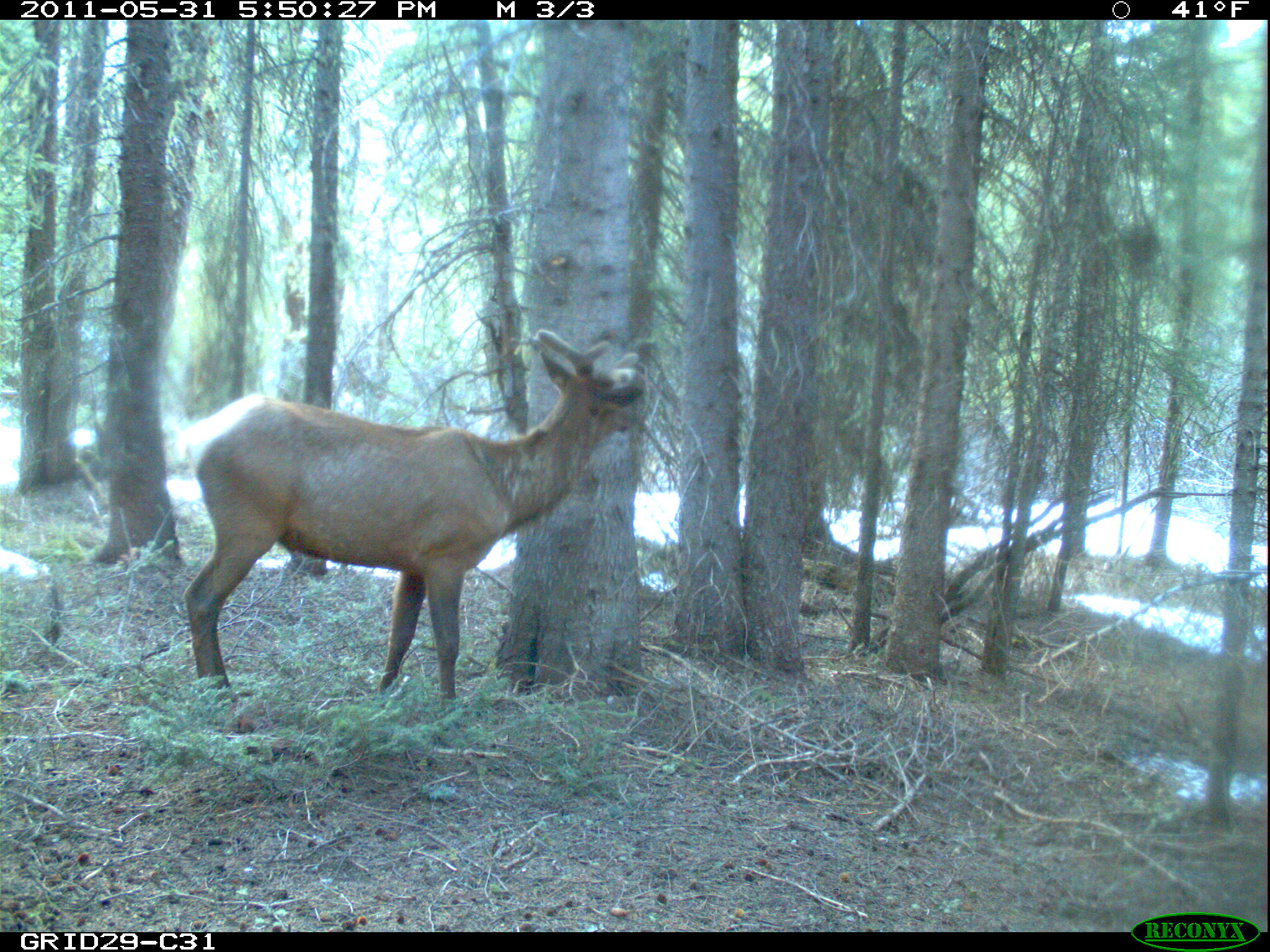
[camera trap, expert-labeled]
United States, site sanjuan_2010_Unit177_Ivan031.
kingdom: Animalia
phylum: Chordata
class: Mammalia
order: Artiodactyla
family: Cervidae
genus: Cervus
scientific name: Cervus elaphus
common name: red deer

+-------+

__YOUR GOAL__:
Would you return the material above exactly, apart from its pictures?

__WRITTEN RESPONSE__:
[camera trap, expert-labeled]
United States, site sanjuan_2010_Unit177_Ivan031.
kingdom: Animalia
phylum: Chordata
class: Mammalia
order: Artiodactyla
family: Cervidae
genus: Cervus
scientific name: Cervus elaphus
common name: red deer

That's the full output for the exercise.